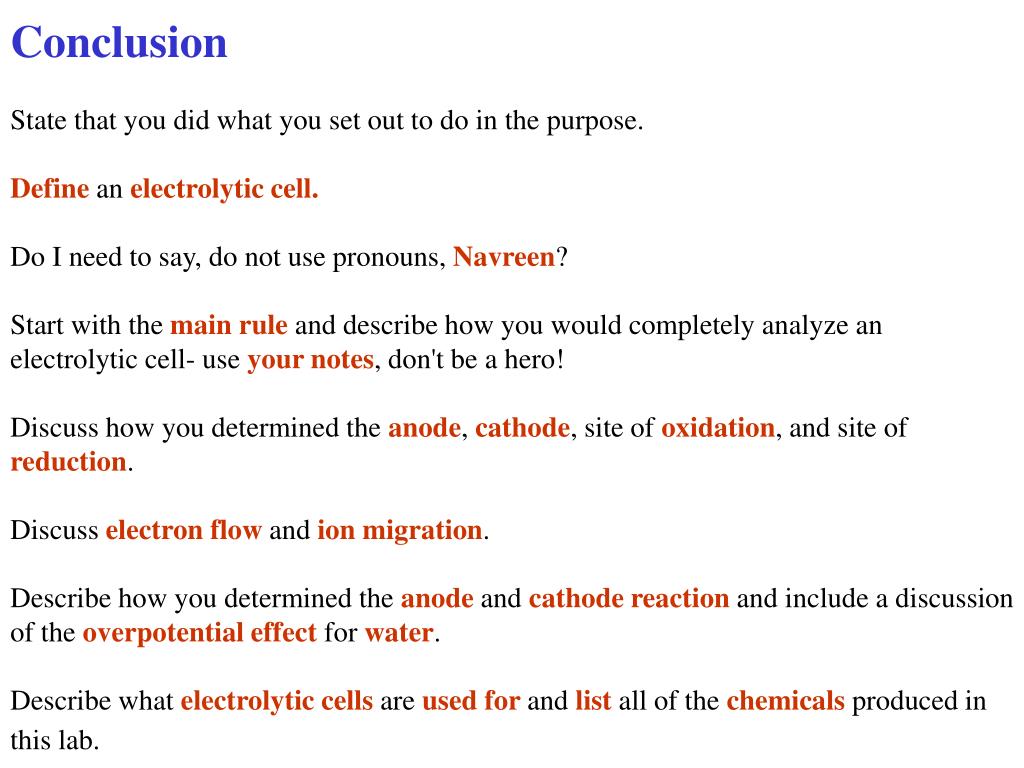 Conclusion

State that you did what you set out to do in the purpose.

Define an electrolytic cell.

Do I need to say, do not use pronouns, Navreen?

Start with the main rule and describe how you would completely analyze an electrolytic cell- use your notes, don't be a hero!

Discuss how you determined the anode, cathode, site of oxidation, and site of reduction.

Discuss electron flow and ion migration.

Describe how you determined the anode and cathode reaction and include a discussion of the overpotential effect for water.

Describe what electrolytic cells are used for and list all of the chemicals produced in this lab.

__PROBLEM REQUIREMENTS__: Line by line, return the listing above exactly, dropping every picture.

__EXERCISE ANSWER__:
 Conclusion

State that you did what you set out to do in the purpose.

Define an electrolytic cell.

Do I need to say, do not use pronouns, Navreen?

Start with the main rule and describe how you would completely analyze an electrolytic cell- use your notes, don't be a hero!

Discuss how you determined the anode, cathode, site of oxidation, and site of reduction.

Discuss electron flow and ion migration.

Describe how you determined the anode and cathode reaction and include a discussion of the overpotential effect for water.

Describe what electrolytic cells are used for and list all of the chemicals produced in this lab.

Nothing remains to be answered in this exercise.